ROSA Linux Bugzilla – Bug 4762
eGroupware 14.1 needs Packaging due to Samba 4 bugs.
Last modified: 2015-06-03 15:17:05 MSD
eGroupware 1.8.007 has a severe bug that will at the best delete LDAP user accounts, and at worst corrupt the LDAP Database when used with a Samba 4 Active Directory.
Because of this the maintainer of eGroupware suggests everyone migrate to eGroupware 14.1 which officially supports a Samba 4 AD.
eGroupware 14.1 has many new dependencies which exist as Pear Modules. Import from OpenSuse Reccommended.
The current version of eGroupware is 14.2, fixing security bugs for eGroupware 14.1.
Let me explain: the behaviour of most LDAP applications is to issue an ldap modify command to any existing LDAP entry in the tree and edit or add only the existing object classes connected to that entry in the tree. All Applications except OpenLDAP do this to avoid running a foul an Object Class Constraint Violation.

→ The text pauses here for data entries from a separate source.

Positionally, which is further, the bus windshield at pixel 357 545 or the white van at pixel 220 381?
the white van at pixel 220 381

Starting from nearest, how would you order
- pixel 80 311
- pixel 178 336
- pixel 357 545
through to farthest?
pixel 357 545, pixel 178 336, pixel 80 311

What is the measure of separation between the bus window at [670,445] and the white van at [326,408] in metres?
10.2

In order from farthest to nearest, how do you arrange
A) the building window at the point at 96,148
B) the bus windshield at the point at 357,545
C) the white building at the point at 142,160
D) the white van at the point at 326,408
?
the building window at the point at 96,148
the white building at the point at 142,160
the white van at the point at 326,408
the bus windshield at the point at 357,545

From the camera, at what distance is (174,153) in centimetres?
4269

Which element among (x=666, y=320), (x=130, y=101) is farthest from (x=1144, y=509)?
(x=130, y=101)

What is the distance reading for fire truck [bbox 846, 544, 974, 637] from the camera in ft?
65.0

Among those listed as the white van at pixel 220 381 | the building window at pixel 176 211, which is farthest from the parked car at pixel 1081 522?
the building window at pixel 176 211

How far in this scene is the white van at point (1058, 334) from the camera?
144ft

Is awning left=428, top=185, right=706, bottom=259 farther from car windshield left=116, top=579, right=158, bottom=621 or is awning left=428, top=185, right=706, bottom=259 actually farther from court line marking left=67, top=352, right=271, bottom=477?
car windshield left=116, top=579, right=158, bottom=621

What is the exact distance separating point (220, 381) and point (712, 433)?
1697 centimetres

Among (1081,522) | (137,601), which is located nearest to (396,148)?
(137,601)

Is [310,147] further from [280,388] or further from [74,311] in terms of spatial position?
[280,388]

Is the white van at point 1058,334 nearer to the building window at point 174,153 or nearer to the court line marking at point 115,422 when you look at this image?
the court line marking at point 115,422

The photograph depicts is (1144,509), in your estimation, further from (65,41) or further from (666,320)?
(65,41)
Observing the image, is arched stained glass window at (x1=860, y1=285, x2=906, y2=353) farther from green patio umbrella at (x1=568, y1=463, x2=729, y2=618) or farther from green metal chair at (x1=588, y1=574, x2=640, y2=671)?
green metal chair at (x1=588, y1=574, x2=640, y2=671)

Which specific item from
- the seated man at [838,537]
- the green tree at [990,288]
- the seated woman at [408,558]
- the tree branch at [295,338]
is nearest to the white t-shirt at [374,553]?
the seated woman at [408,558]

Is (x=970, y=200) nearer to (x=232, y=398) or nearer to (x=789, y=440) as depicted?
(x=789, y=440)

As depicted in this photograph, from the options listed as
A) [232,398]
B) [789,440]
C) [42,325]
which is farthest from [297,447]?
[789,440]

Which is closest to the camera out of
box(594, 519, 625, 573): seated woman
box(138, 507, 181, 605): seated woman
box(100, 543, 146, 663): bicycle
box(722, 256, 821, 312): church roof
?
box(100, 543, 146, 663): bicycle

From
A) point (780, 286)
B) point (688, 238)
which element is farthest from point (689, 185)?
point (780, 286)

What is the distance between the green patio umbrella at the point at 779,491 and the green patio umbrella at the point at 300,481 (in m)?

eGroupware 1.8 reads the entire entry into a temporary space, makes changes in that space, then issues a drop command to delete the entire entry, then an add command to add a new entry with its changes. If for any reason a constraint violation or an object class violation occurs, the new entry won't be re-added, and eGroupware will error out.
ACLs in both modern versions of OpenLDAP and Samba 4.1 can run a foul of this.
Reccommended action is to import the Suse eGroupware Packages and Rosa Horde Packages.
egroupware 14.2.20150501 has been published to contrib. Though I didn't have a chance to check if all of its components work correctly.
This application is extremely complex and difficult to administer. What tests did you run?
I have only checked that after installation of a new package, its web interface works fine and setup can be launched.
Meanwhile, I have recently pushed fixed version of egroupware to ABF - in the previous build, wrong apache config was used. The new builds should become available soon.